Aurelio De Laurentiis, il presidente del Napoli, è un personaggio parecchio sui generis nel nostro calcio. Impossibile dimenticare la sua fuga durante il sorteggio per i calendari della Serie A (ancora bloccata dallo sciopero dei calciatori), ma in generale le sue esternazioni non difettano in “sincerità”. L’ultima dichiarazione che farà discutere riguarda un argomento legato alla televisione: quello dei diritti e del loro sfruttamento economico. De Laurentiis non ha gradito la proposta economica di Infront (la società che cura la commercializzazione in Italia e nel mondo dei diritti tv della Serie A) che vorrebbe siglare alla fine di quest’anno un accordo per le successive tre stagioni. Secondo il presidente del Napoli questo accordo è al ribasso e sarebbe ideato per favorire Mediaset:

Si vuole fare un regalo a Mediaset e a Berlusconi. Il calcio italiano sta per fallire perché Infront ci sta consigliando di vendere i nostri diritti per i tre anni successivi alla fine del prossimo anno a prezzi che non ci permetteranno di competere più in Champions, di aumentare le nostre entrate, e quindi facciamo dei grossi passi indietro per fare un favore a Berlusconi perchè si cerca di vendere a Mediaset ad un prezzo bassissimo perchè l’emittente non riuscirebbe a fare proseliti con il digitale terrestre. Perchè devo svendere oggi quello che dovrebbe andare in onda tra un anno e mezzo? La cifra che ci è stata proposta è di poco superiore. Ma poi con quali garanzie? Bisogna che ci sediamo con Petrucci, Abete, Berlusconi e che facciamo le persone serie e pensare al futuro dell’Italia. Non si può sempre fare il gioco delle tre carte.

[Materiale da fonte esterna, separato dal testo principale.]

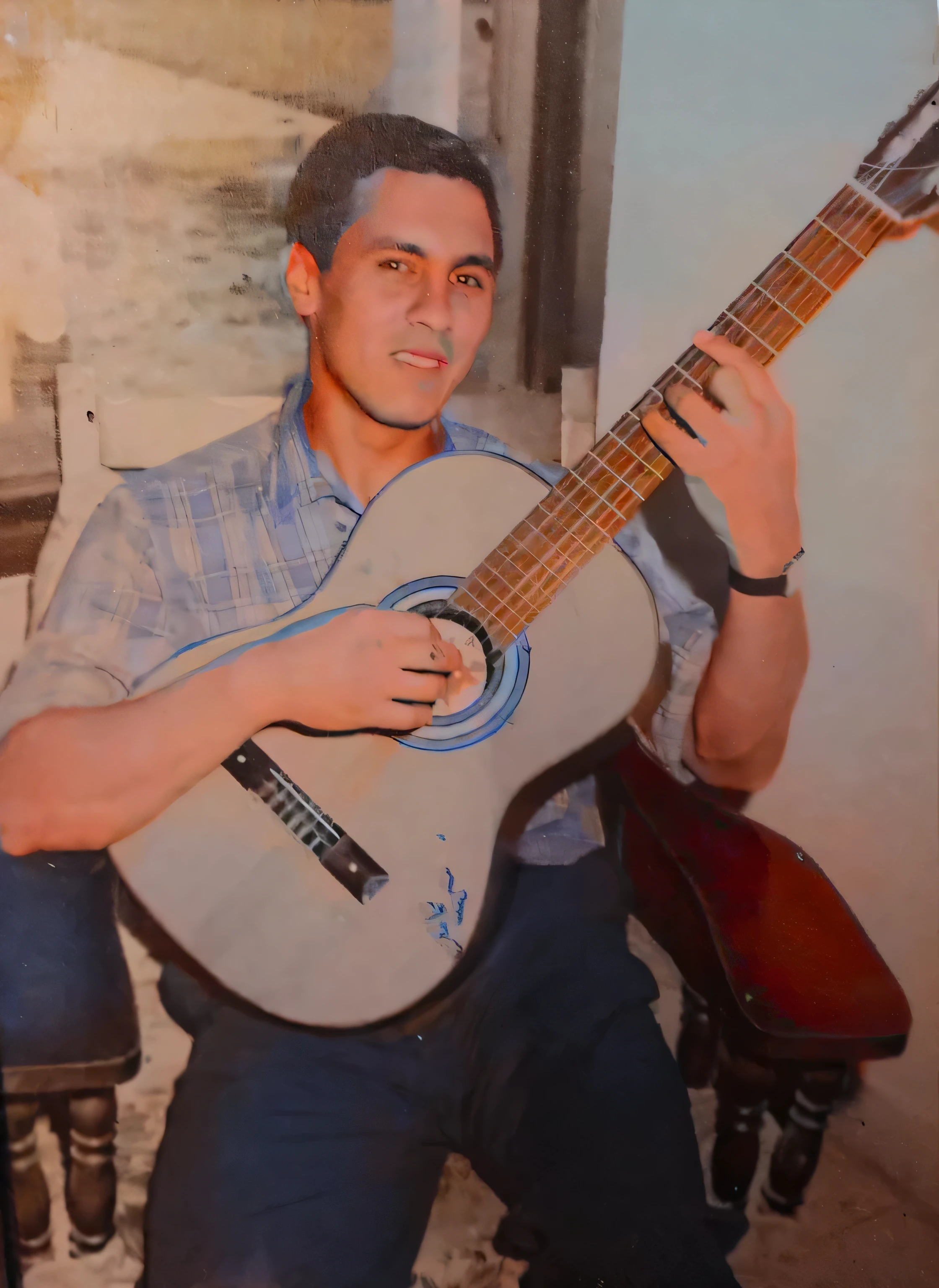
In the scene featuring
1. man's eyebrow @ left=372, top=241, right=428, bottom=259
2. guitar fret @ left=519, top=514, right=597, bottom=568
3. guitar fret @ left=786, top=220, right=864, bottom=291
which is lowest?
guitar fret @ left=519, top=514, right=597, bottom=568

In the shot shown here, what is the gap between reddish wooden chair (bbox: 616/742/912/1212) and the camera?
108 cm

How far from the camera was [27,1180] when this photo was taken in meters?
1.07

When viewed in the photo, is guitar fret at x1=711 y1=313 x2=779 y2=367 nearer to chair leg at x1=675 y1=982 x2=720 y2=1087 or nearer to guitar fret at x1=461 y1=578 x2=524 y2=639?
guitar fret at x1=461 y1=578 x2=524 y2=639

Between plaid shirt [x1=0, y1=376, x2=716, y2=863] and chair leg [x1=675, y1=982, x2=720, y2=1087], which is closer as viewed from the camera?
plaid shirt [x1=0, y1=376, x2=716, y2=863]

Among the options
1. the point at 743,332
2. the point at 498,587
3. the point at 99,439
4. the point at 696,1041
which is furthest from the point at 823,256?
the point at 696,1041

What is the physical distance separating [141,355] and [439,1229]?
1266 millimetres

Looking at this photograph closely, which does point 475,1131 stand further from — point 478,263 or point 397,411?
point 478,263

La modalità della critica è poco raffinata, ma l’obiettivo viene centrato su un punto fondamentale: il digitale terrestre con il “trucco” di avere teoricamente più di un operatore pay rende alla A meno del satellite dove Sky è l’unico network. In sostanza Mediaset si assicura il pacchetto Gold (quello con le squadre che rendono di più) ad una cifra inferiore del 40% circa rispetto a quella sborsata da Sky che può acquistare il pacchetto unico con i diritti di trasmissione di tutte le squadre. Di fatto Premium mantiene un’offerta più economica e più attraente per il 90% dei tifosi delle squadre di Serie A e le gare delle squadre di fascia bassa rimangono escluse in assenza di un competitor con un danno che ricade su tutta la Lega Serie A in conseguenza della Legge Melandri che obbliga alla contrattazione collettiva. Dopo il fallimento di Dahlia ci sono soltanto due network pay tv, ma Mediaset ha la possibilità di acquistare diritti più redditizi ad un prezzo più basso rispetto a Sky.